_WHAT THE TASK REQUIRES:_ Copy out the rows below word for word, leaving every line unchanged.

Records of spatial reasoning questions:
+ + + + + + +

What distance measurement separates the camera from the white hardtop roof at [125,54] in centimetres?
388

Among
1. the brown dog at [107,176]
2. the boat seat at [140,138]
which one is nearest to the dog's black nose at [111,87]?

+ + + + + + +

_WRITTEN SOLUTION:_
What distance measurement separates the camera from the white hardtop roof at [125,54] in centimetres?
388

Among
1. the brown dog at [107,176]
2. the boat seat at [140,138]
which one is nearest to the dog's black nose at [111,87]?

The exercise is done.